Administration cracks down on dissenters

Coronavirus concerns do not obliterate your contractual obligations to students and faculty.

Northwestern University is the latest institution to get called out for trampling its own rules in its response to the COVID-19 outbreak, by going over the heads of faculty to tell students that finals were optional.

Provost Jonathan Holloway, who belatedly defended faculty under siege while at Yale, emailed the community Sunday night to say that undergraduates can opt out of finals and instead take a letter grade based on their coursework to date, The Daily Northwestern reported.

He also gave them the option to change their grades to pass/fail. No reason must be given in order for students to opt out of finals.

Just two days earlier the administration had “encouraged — but didn’t mandate — professors to give their final exams remotely or as take-home tests,” the newspaper said.

Some professors contradicted Holloway in emails to students Monday morning, saying they had already made accommodations but would not go along with Holloway’s order, the Daily reported. The administration didn’t take it lightly.

Statistics professor Martin Tanner got warned by his dean for telling students he would not make the final optional “for your own good,” and that the coronavirus would likely “pass in a few days” for students who caught it:

He later reached out to students again to “deeply apologize for any anxiety” his initial message caused after the school’s dean contacted him, and announced that students would be able to opt not to complete their take-home assessment and receive a final grade. Tanner did not respond to multiple requests for comment.

Jacqueline Stevens, a political science professor, flat-out told her students the administration “lacks any administrative authority” to make finals optional or change her own extensive accommodations, including a more important final paper to account for canceled in-person exams: “Only instructors have the authority to create, evaluate, modify, or eliminate the assessments for your final letter grade.”

She would be “disappointing all of you far more in the long run if I did not stand for principles and practices of academic freedom and the integrity of higher education,” Stevens wrote.
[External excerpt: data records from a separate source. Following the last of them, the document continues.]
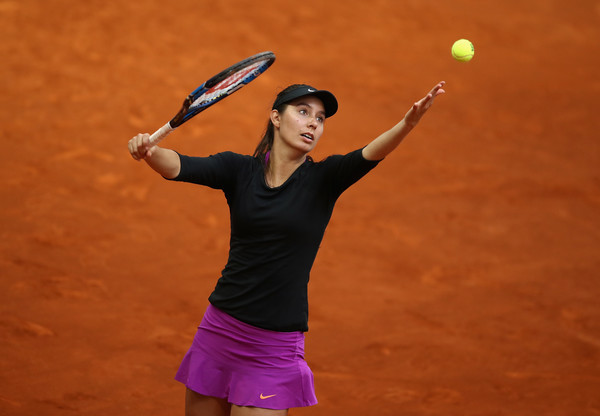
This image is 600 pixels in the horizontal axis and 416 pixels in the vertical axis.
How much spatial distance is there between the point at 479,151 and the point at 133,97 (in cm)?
416

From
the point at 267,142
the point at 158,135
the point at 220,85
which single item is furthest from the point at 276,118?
the point at 158,135

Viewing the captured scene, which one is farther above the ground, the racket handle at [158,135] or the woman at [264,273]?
the racket handle at [158,135]

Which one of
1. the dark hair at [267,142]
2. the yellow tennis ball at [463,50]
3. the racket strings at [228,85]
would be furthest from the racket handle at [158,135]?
the yellow tennis ball at [463,50]

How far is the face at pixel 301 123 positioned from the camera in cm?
276

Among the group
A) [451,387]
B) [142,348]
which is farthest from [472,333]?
[142,348]

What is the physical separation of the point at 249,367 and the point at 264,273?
35 cm

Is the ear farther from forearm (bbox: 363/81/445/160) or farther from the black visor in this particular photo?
forearm (bbox: 363/81/445/160)

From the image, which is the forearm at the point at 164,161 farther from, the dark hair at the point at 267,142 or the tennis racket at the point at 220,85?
the dark hair at the point at 267,142

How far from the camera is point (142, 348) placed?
194 inches

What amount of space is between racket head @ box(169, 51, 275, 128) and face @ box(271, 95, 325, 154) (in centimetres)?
27

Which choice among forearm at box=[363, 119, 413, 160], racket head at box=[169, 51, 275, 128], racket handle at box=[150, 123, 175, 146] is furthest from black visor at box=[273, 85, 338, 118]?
racket handle at box=[150, 123, 175, 146]

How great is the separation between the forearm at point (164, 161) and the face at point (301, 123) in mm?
430

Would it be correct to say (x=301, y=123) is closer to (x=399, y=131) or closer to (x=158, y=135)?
(x=399, y=131)

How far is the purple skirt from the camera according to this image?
2.65 metres
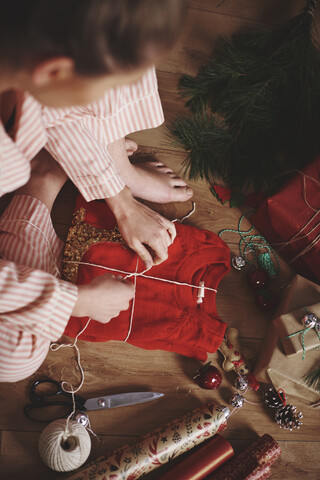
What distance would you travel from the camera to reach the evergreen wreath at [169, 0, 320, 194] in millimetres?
1011

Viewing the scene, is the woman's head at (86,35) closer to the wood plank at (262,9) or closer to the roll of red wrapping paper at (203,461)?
the roll of red wrapping paper at (203,461)

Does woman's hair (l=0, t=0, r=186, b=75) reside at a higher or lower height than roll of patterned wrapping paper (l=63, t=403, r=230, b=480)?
higher

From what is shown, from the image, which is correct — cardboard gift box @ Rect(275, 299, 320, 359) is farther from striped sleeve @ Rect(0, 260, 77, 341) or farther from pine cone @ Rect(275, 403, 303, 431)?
striped sleeve @ Rect(0, 260, 77, 341)

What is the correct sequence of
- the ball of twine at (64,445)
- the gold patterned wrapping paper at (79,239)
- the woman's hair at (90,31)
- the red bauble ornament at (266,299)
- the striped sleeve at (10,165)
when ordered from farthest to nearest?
the red bauble ornament at (266,299) < the gold patterned wrapping paper at (79,239) < the ball of twine at (64,445) < the striped sleeve at (10,165) < the woman's hair at (90,31)

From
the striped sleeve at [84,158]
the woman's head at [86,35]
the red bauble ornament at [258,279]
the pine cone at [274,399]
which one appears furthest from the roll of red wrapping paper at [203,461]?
the woman's head at [86,35]

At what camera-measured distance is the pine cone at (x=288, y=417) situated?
0.91m

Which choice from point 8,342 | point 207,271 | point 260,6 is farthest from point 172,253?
point 260,6

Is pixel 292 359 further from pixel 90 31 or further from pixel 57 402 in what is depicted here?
pixel 90 31

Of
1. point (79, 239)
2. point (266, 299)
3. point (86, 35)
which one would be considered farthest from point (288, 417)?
point (86, 35)

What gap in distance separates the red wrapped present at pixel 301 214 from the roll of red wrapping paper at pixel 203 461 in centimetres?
46

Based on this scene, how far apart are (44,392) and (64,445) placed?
0.13 meters

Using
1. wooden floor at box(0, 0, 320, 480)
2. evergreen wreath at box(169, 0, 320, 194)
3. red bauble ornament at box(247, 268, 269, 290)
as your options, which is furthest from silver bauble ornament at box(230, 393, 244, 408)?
evergreen wreath at box(169, 0, 320, 194)

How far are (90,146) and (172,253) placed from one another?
1.06 ft

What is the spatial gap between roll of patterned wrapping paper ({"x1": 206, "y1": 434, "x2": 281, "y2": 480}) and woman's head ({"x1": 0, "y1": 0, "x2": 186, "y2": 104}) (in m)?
0.82
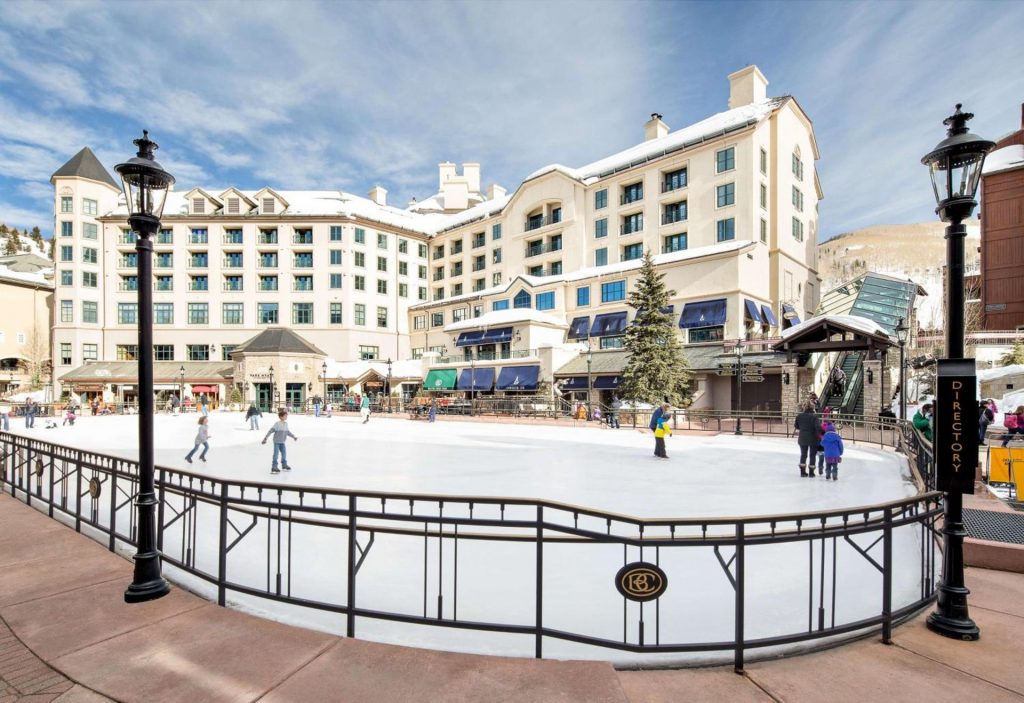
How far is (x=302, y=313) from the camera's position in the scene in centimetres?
5681

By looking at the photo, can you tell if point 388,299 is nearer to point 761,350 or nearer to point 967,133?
point 761,350

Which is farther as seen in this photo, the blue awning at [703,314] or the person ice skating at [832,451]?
the blue awning at [703,314]

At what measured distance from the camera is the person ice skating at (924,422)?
43.0 feet

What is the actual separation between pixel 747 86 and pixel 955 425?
47.4 meters

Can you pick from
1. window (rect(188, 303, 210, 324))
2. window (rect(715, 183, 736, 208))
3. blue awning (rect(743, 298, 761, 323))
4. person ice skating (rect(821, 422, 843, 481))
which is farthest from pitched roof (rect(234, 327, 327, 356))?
person ice skating (rect(821, 422, 843, 481))

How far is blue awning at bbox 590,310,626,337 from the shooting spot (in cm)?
3841

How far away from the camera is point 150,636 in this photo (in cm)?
402

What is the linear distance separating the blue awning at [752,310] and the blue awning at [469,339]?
21626mm

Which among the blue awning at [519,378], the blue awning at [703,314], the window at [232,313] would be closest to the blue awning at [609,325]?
A: the blue awning at [703,314]

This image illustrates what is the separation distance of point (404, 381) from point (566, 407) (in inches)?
984

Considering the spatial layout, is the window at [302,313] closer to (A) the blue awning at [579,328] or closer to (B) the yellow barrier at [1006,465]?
(A) the blue awning at [579,328]

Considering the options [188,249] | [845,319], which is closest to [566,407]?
[845,319]

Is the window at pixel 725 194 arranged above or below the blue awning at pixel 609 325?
above

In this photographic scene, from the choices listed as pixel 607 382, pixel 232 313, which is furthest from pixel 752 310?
pixel 232 313
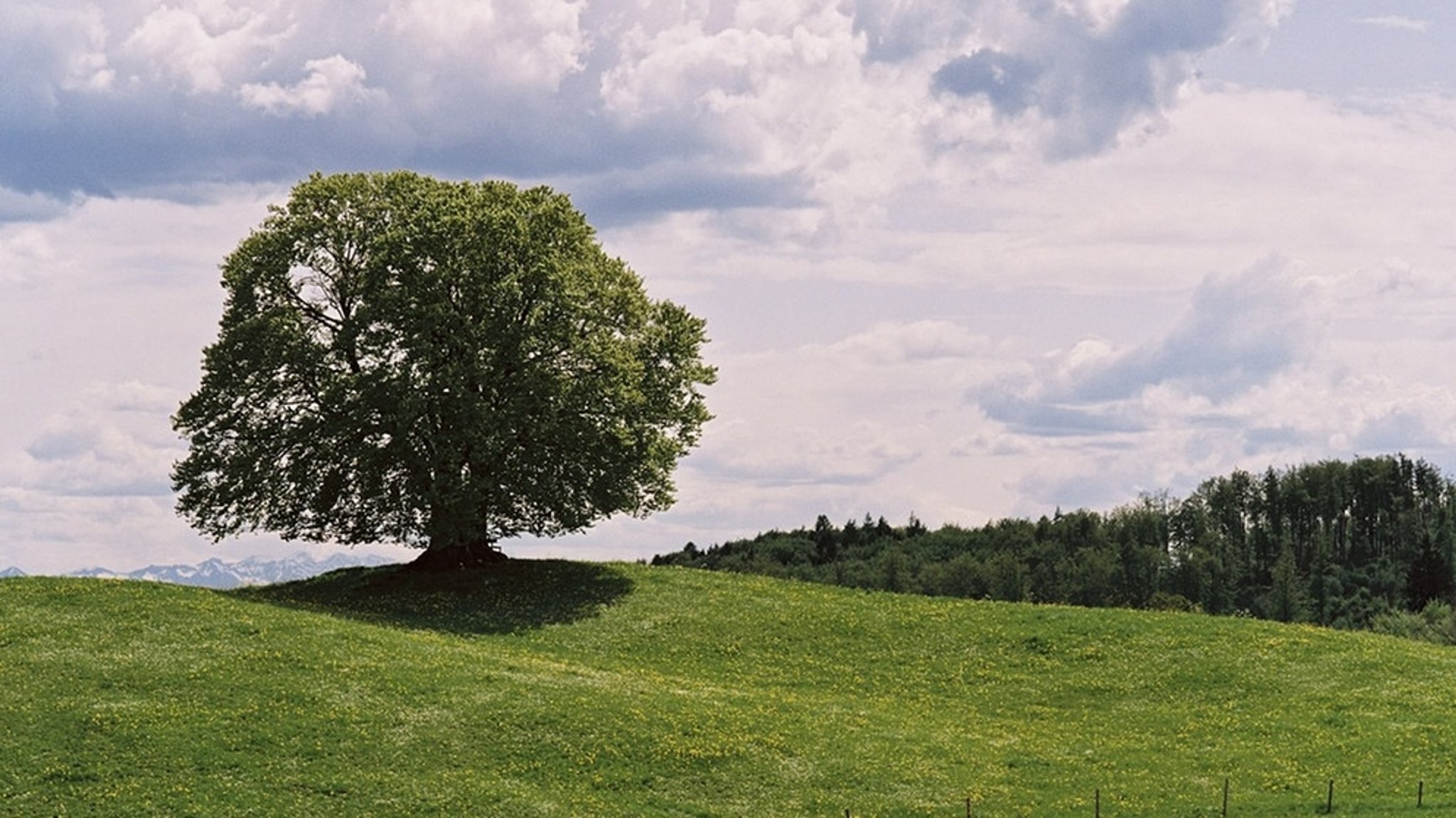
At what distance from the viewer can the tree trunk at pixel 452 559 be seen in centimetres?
8481

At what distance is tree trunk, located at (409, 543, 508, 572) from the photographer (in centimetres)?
8481

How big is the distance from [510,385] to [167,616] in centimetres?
2266

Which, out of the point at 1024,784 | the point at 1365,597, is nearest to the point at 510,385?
the point at 1024,784

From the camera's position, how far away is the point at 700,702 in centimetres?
5681

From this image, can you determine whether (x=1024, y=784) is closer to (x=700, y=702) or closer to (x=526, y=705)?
(x=700, y=702)

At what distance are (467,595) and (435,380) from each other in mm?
11728

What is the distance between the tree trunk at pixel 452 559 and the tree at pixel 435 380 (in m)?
0.12

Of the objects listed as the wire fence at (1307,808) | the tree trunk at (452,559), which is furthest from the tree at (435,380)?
the wire fence at (1307,808)

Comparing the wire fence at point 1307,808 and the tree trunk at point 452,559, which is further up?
the tree trunk at point 452,559

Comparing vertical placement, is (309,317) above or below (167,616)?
above

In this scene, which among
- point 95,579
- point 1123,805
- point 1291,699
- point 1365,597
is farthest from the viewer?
point 1365,597

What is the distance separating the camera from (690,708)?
55594 millimetres

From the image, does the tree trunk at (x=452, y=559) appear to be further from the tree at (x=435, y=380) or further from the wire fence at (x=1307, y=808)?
the wire fence at (x=1307, y=808)

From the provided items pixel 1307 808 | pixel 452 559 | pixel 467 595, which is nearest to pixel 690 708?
pixel 1307 808
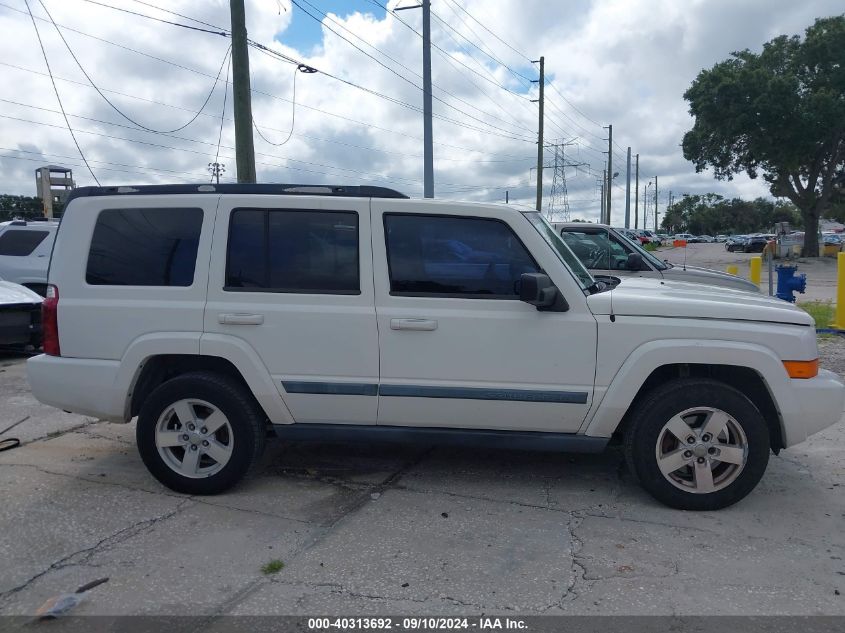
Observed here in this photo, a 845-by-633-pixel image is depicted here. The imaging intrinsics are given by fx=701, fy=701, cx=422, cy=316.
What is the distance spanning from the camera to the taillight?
4.53 meters

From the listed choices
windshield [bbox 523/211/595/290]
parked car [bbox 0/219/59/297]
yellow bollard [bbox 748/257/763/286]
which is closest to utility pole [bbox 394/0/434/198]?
yellow bollard [bbox 748/257/763/286]

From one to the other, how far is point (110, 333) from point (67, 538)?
1259 mm

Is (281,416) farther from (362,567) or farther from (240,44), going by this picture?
(240,44)

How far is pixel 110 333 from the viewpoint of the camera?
4.47 metres

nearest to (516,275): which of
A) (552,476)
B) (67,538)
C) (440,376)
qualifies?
(440,376)

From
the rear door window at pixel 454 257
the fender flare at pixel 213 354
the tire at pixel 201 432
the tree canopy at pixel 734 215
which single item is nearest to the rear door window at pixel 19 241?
the fender flare at pixel 213 354

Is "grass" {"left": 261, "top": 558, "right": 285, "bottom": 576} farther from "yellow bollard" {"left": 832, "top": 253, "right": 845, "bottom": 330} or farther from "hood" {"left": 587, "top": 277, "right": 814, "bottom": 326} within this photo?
"yellow bollard" {"left": 832, "top": 253, "right": 845, "bottom": 330}

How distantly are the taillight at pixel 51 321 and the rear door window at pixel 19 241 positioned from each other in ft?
27.5

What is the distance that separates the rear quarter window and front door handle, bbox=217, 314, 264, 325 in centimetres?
36

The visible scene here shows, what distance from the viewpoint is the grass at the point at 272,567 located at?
11.6ft

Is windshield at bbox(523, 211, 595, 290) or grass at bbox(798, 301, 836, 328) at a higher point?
windshield at bbox(523, 211, 595, 290)

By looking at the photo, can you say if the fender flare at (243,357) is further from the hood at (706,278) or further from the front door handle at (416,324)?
the hood at (706,278)

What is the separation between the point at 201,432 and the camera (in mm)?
4465

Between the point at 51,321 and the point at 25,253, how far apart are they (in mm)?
8470
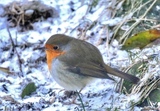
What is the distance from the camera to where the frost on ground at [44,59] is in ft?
13.7

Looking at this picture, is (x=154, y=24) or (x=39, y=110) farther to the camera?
(x=154, y=24)

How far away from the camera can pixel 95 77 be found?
4035 millimetres

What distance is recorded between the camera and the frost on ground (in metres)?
4.18

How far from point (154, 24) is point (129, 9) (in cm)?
40

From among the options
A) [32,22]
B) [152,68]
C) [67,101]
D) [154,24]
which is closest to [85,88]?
[67,101]

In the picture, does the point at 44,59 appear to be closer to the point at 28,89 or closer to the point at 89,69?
the point at 28,89

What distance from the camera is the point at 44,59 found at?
16.8 ft

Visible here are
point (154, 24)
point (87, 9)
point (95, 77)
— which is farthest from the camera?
point (87, 9)

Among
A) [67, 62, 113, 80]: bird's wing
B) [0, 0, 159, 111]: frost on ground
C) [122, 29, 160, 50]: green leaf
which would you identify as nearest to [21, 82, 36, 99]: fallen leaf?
[0, 0, 159, 111]: frost on ground

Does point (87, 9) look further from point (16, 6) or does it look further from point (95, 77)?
point (95, 77)

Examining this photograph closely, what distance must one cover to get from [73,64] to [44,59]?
1.01 metres

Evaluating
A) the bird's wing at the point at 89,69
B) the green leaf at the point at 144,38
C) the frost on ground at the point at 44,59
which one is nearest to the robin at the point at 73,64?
the bird's wing at the point at 89,69

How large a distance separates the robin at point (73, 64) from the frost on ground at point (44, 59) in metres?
0.19

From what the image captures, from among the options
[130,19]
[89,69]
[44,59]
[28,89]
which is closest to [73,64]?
[89,69]
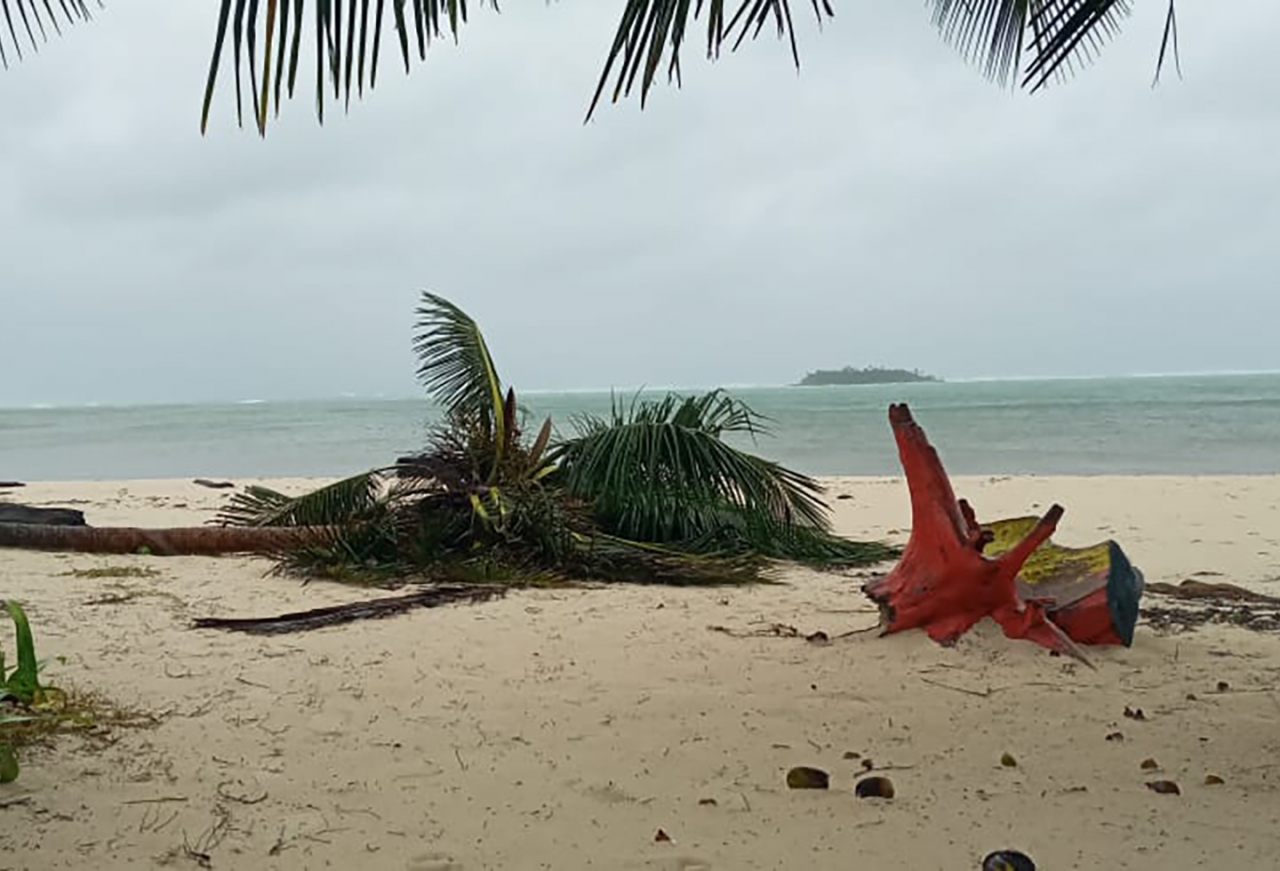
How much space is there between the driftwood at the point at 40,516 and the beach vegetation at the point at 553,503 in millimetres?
1289

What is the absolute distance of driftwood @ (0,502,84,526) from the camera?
6551 millimetres

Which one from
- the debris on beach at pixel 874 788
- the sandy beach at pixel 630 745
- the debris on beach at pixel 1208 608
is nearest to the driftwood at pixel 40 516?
the sandy beach at pixel 630 745

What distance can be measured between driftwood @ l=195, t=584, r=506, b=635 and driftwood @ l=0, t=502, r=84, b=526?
3.13 metres

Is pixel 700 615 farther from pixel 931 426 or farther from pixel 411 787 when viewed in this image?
pixel 931 426

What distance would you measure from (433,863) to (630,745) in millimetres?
749

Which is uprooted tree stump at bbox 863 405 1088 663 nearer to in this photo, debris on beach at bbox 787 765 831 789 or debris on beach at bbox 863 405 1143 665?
debris on beach at bbox 863 405 1143 665

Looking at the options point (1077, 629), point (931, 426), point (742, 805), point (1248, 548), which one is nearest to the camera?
point (742, 805)

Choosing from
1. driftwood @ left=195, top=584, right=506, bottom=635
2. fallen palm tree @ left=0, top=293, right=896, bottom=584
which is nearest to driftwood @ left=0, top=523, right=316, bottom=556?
fallen palm tree @ left=0, top=293, right=896, bottom=584

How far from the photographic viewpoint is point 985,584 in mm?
3523

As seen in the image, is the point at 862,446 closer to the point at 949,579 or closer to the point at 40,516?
the point at 40,516

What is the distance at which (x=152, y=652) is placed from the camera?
3.54m

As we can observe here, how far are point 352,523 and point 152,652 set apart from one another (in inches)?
77.7

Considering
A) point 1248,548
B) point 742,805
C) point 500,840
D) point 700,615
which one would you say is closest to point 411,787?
point 500,840

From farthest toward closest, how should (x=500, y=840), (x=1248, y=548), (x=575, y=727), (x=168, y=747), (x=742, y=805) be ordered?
(x=1248, y=548)
(x=575, y=727)
(x=168, y=747)
(x=742, y=805)
(x=500, y=840)
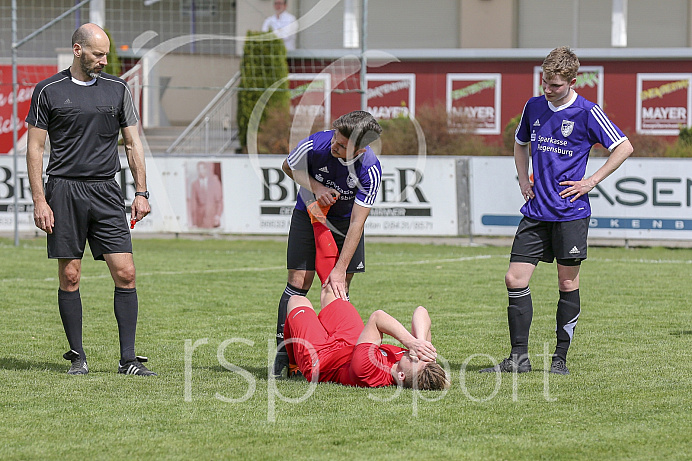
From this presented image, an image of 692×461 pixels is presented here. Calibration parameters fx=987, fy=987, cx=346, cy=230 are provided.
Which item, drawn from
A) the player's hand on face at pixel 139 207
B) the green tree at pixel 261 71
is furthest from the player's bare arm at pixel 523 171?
the green tree at pixel 261 71

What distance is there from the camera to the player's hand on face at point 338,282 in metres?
6.62

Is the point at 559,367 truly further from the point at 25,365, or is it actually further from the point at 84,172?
the point at 25,365

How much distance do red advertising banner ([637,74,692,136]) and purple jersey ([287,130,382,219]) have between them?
2318 centimetres

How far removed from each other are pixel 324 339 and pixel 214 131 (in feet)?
64.5

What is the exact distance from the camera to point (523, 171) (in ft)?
23.3

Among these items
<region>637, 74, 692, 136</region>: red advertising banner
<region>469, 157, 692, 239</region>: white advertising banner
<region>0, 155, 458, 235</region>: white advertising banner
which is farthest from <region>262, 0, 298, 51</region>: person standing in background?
<region>469, 157, 692, 239</region>: white advertising banner

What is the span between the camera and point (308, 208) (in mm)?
6867

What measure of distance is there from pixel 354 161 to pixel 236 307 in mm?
4044

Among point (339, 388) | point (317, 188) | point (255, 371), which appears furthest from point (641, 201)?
point (339, 388)

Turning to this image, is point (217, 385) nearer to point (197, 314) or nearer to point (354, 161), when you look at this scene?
point (354, 161)

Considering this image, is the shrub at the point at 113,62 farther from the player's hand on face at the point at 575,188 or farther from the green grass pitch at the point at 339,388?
the player's hand on face at the point at 575,188

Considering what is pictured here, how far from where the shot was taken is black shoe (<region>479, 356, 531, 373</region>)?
6754mm

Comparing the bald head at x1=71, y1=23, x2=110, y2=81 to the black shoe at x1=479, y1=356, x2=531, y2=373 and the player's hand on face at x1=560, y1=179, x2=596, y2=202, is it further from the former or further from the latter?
the black shoe at x1=479, y1=356, x2=531, y2=373

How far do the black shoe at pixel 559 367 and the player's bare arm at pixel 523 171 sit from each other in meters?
1.16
Her dean, Adrian Randolph, also ordered Stevens to get in line with Holloway’s diktat, a spokesperson told the Daily.

MORE: Northwestern’s history of bullying faculty including Stevens

Northwestern is responding to pressure from students – who don’t need the coronavirus to demand relaxed grading practices – to give them more “flexibility in final assessments,” including a petition signed by nearly 1,000.

The administration said it was caught off-guard when the School of Engineering dean told his students earlier Sunday that all finals would be optional, but it then chose the same order to apply across undergraduates.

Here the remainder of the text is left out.